> [EXERCISE TASK] Copy out all the items below with each "farther" changed to "further" and everything else left as it is. Omit the pictures.

> [ITEMS]
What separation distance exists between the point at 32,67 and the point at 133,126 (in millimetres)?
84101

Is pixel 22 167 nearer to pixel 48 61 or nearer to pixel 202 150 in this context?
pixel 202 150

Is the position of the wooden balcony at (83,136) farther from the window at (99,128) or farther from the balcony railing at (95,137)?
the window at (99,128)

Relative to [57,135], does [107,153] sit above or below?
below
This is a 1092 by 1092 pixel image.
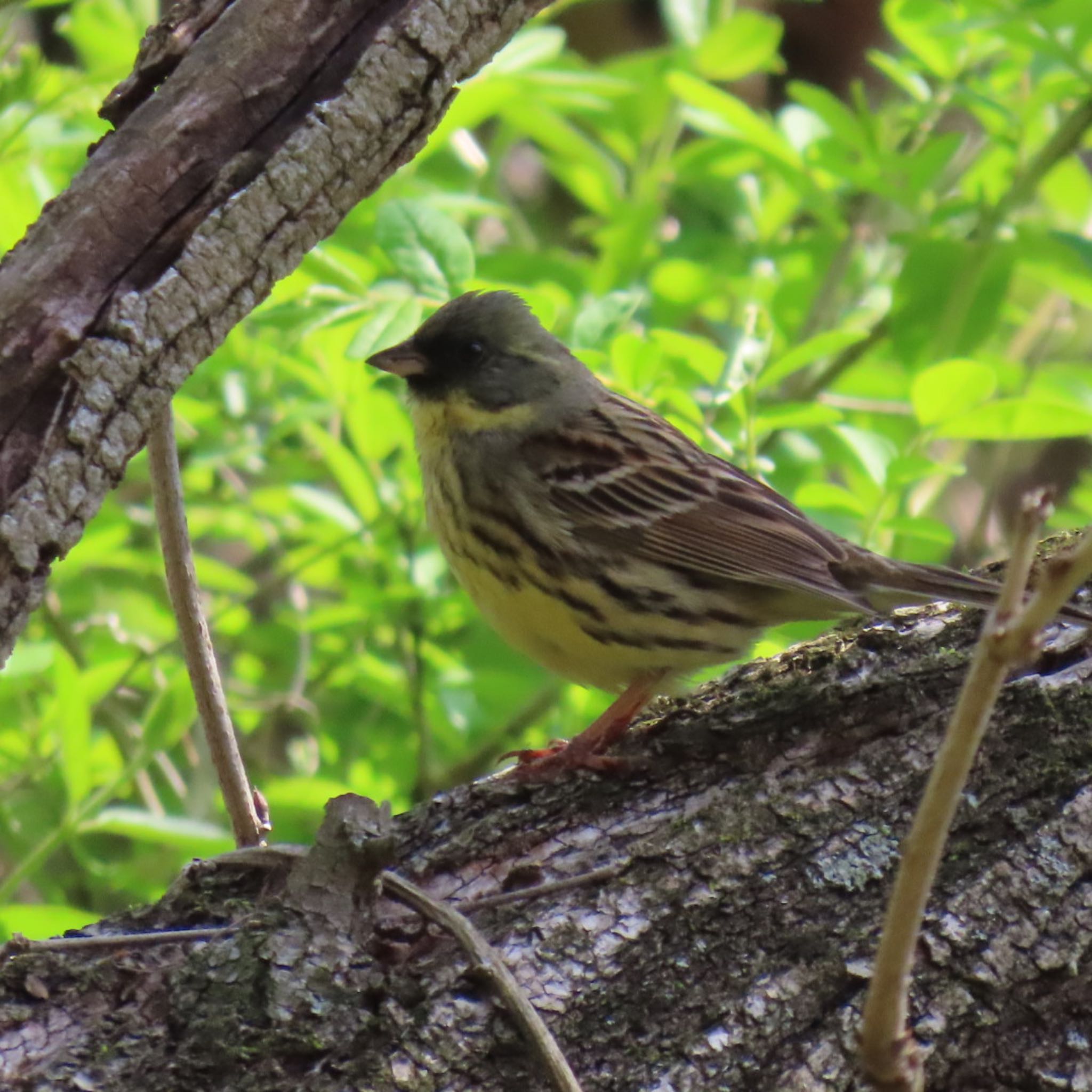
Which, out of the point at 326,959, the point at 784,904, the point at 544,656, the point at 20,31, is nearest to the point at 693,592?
the point at 544,656

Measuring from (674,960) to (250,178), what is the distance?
1249 mm

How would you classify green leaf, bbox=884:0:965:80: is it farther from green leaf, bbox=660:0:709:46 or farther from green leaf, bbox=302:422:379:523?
green leaf, bbox=302:422:379:523

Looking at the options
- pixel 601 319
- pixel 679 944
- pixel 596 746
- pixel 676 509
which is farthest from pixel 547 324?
pixel 679 944

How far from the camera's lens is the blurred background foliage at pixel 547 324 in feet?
11.9

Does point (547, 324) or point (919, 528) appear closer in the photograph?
point (919, 528)

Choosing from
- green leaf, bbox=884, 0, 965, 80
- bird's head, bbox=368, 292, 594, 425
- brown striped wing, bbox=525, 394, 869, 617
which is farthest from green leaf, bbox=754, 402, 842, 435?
green leaf, bbox=884, 0, 965, 80

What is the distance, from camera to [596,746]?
9.16 ft

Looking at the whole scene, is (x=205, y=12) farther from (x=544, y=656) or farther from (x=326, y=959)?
(x=544, y=656)

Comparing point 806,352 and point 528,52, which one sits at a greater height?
point 528,52

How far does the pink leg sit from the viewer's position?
263 centimetres

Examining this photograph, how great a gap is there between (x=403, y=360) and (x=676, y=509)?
77 centimetres

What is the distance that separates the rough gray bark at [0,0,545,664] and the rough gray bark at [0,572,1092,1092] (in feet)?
1.78

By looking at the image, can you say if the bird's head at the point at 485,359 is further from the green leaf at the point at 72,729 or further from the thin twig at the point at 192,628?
the thin twig at the point at 192,628

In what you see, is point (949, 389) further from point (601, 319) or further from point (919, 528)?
point (601, 319)
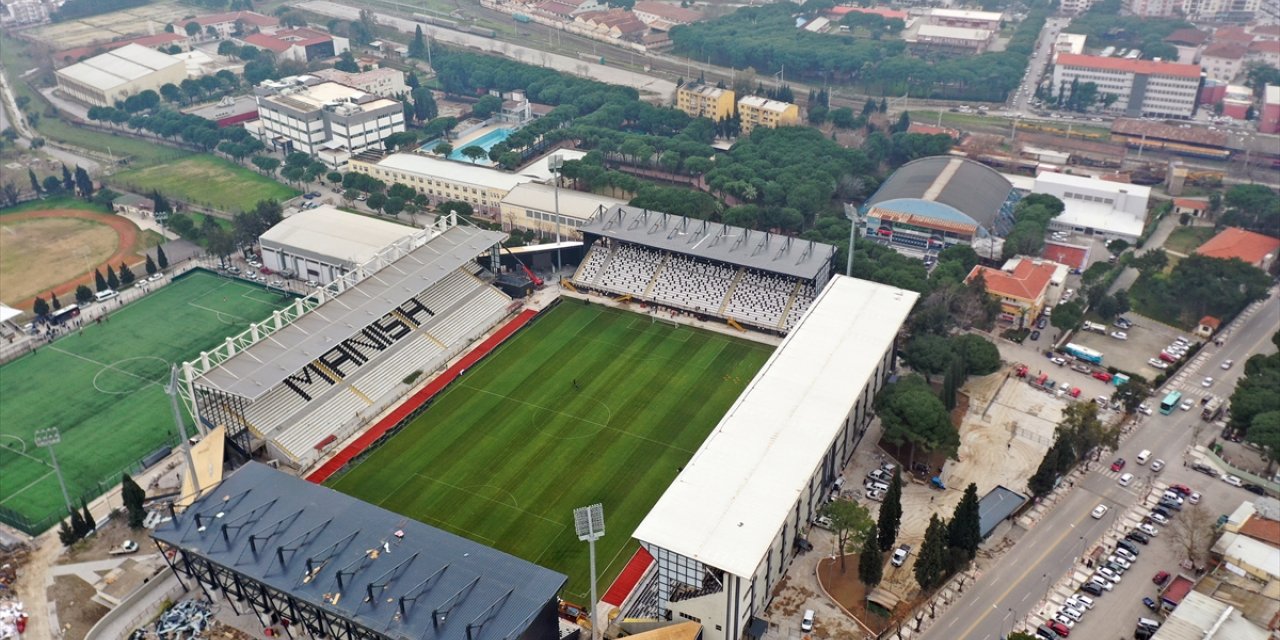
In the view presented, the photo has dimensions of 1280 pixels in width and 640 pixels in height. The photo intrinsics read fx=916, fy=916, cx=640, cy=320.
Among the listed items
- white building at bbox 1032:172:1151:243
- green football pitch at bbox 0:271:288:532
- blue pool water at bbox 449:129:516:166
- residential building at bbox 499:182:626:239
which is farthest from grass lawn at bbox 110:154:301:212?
white building at bbox 1032:172:1151:243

> [RESPONSE TO THE TASK]
What separation distance exists between the point at 32,67 and the point at 133,126 (in millimetres)?
84101

Is pixel 22 167 nearer to pixel 48 61 or nearer to pixel 202 150 in this context?
pixel 202 150

Is the position of the wooden balcony at (83,136) further from the window at (99,128) or further from the balcony railing at (95,137)?
the window at (99,128)

Relative to [57,135], does [107,153] sit above or below?
below
This is a 1092 by 1092 pixel image.
Which, out of the point at 326,959, the point at 784,904, the point at 544,656, the point at 20,31, is nearest to the point at 693,592?
the point at 544,656

Measuring from (674,960) to (250,178), what is the distance?
1249 mm

How would you classify green leaf, bbox=884:0:965:80: is it further from green leaf, bbox=660:0:709:46 or further from green leaf, bbox=302:422:379:523?
green leaf, bbox=302:422:379:523

Looking at the options
- pixel 601 319
- pixel 679 944
- pixel 596 746
- pixel 676 509
which is farthest from pixel 547 324?
pixel 679 944

How far from the camera's lens is the blurred background foliage at pixel 547 324 in feet?
11.9

Does point (547, 324) or point (919, 528) appear closer in the photograph?
point (919, 528)

Choosing from
- green leaf, bbox=884, 0, 965, 80
- bird's head, bbox=368, 292, 594, 425
- brown striped wing, bbox=525, 394, 869, 617
which is farthest from green leaf, bbox=754, 402, 842, 435?
green leaf, bbox=884, 0, 965, 80

What is the distance, from camera to [596,746]?
9.16 ft

Looking at the whole scene, is (x=205, y=12) further from (x=544, y=656) or further from (x=326, y=959)?
(x=544, y=656)

Comparing point 806,352 and point 528,52, which one sits at a greater height?
point 528,52

How far does the pink leg sit from the viewer's position?
263 centimetres

Examining this photograph, how great a gap is there between (x=403, y=360) and (x=676, y=509)?
77 centimetres

What is the distance that separates the rough gray bark at [0,0,545,664] and the rough gray bark at [0,572,1092,1092] (in feet)?
1.78

By looking at the image, can you say if the bird's head at the point at 485,359 is further from the green leaf at the point at 72,729 or further from the thin twig at the point at 192,628?
the thin twig at the point at 192,628

In what you see, is point (949, 389) further from point (601, 319) or further from point (919, 528)?
point (601, 319)
In the view presented, the photo has dimensions of 1280 pixels in width and 640 pixels in height. The photo intrinsics read fx=916, fy=916, cx=640, cy=320.
Among the listed items
- white building at bbox 1032:172:1151:243
- green football pitch at bbox 0:271:288:532
- blue pool water at bbox 449:129:516:166
- residential building at bbox 499:182:626:239
which is farthest from grass lawn at bbox 110:154:301:212?
white building at bbox 1032:172:1151:243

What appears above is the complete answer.